Segment Start: DATA SHOWN

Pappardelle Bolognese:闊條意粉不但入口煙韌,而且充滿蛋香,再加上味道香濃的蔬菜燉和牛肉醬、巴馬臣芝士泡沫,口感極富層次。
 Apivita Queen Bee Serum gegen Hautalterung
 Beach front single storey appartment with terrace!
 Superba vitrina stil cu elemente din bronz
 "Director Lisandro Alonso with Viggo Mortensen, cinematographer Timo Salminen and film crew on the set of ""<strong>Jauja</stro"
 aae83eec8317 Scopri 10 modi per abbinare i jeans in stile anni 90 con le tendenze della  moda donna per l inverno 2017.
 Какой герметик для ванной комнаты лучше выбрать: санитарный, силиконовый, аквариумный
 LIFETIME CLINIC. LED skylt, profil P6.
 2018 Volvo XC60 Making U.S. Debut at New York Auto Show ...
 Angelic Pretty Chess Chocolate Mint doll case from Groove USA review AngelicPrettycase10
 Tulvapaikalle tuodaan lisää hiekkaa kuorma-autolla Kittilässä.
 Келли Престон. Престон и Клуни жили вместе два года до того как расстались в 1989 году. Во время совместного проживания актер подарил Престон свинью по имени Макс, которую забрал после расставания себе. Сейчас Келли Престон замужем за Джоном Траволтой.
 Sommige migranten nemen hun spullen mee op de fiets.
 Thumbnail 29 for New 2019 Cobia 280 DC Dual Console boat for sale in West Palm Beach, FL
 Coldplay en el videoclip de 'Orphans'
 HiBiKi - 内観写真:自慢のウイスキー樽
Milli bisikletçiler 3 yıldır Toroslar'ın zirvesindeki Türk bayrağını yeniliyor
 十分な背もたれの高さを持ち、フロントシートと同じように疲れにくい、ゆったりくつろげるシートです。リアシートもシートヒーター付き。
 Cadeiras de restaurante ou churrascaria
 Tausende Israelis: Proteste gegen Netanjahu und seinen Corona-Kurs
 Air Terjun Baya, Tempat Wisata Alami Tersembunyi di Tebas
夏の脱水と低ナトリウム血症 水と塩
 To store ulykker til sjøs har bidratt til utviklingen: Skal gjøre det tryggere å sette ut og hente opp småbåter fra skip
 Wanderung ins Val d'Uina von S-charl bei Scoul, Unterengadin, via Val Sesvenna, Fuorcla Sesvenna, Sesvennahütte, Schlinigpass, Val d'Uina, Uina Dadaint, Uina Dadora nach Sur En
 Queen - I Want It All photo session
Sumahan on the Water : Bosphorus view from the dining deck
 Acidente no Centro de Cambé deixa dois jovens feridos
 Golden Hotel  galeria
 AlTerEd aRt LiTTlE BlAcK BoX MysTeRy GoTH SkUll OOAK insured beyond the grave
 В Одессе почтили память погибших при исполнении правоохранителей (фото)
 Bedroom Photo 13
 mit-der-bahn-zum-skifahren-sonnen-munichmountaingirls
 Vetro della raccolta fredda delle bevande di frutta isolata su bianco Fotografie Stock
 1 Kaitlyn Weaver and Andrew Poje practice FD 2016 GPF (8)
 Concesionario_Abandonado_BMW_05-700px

Segment End: DATA SHOWN

EXERCISE INSTRUCTIONS: Each of the entries must be set down again exactly.

OUTPUT BELOW:
Pappardelle Bolognese:闊條意粉不但入口煙韌,而且充滿蛋香,再加上味道香濃的蔬菜燉和牛肉醬、巴馬臣芝士泡沫,口感極富層次。
 Apivita Queen Bee Serum gegen Hautalterung
 Beach front single storey appartment with terrace!
 Superba vitrina stil cu elemente din bronz
 "Director Lisandro Alonso with Viggo Mortensen, cinematographer Timo Salminen and film crew on the set of ""<strong>Jauja</stro"
 aae83eec8317 Scopri 10 modi per abbinare i jeans in stile anni 90 con le tendenze della  moda donna per l inverno 2017.
 Какой герметик для ванной комнаты лучше выбрать: санитарный, силиконовый, аквариумный
 LIFETIME CLINIC. LED skylt, profil P6.
 2018 Volvo XC60 Making U.S. Debut at New York Auto Show ...
 Angelic Pretty Chess Chocolate Mint doll case from Groove USA review AngelicPrettycase10
 Tulvapaikalle tuodaan lisää hiekkaa kuorma-autolla Kittilässä.
 Келли Престон. Престон и Клуни жили вместе два года до того как расстались в 1989 году. Во время совместного проживания актер подарил Престон свинью по имени Макс, которую забрал после расставания себе. Сейчас Келли Престон замужем за Джоном Траволтой.
 Sommige migranten nemen hun spullen mee op de fiets.
 Thumbnail 29 for New 2019 Cobia 280 DC Dual Console boat for sale in West Palm Beach, FL
 Coldplay en el videoclip de 'Orphans'
 HiBiKi - 内観写真:自慢のウイスキー樽
Milli bisikletçiler 3 yıldır Toroslar'ın zirvesindeki Türk bayrağını yeniliyor
 十分な背もたれの高さを持ち、フロントシートと同じように疲れにくい、ゆったりくつろげるシートです。リアシートもシートヒーター付き。
 Cadeiras de restaurante ou churrascaria
 Tausende Israelis: Proteste gegen Netanjahu und seinen Corona-Kurs
 Air Terjun Baya, Tempat Wisata Alami Tersembunyi di Tebas
夏の脱水と低ナトリウム血症 水と塩
 To store ulykker til sjøs har bidratt til utviklingen: Skal gjøre det tryggere å sette ut og hente opp småbåter fra skip
 Wanderung ins Val d'Uina von S-charl bei Scoul, Unterengadin, via Val Sesvenna, Fuorcla Sesvenna, Sesvennahütte, Schlinigpass, Val d'Uina, Uina Dadaint, Uina Dadora nach Sur En
 Queen - I Want It All photo session
Sumahan on the Water : Bosphorus view from the dining deck
 Acidente no Centro de Cambé deixa dois jovens feridos
 Golden Hotel  galeria
 AlTerEd aRt LiTTlE BlAcK BoX MysTeRy GoTH SkUll OOAK insured beyond the grave
 В Одессе почтили память погибших при исполнении правоохранителей (фото)
 Bedroom Photo 13
 mit-der-bahn-zum-skifahren-sonnen-munichmountaingirls
 Vetro della raccolta fredda delle bevande di frutta isolata su bianco Fotografie Stock
 1 Kaitlyn Weaver and Andrew Poje practice FD 2016 GPF (8)
 Concesionario_Abandonado_BMW_05-700px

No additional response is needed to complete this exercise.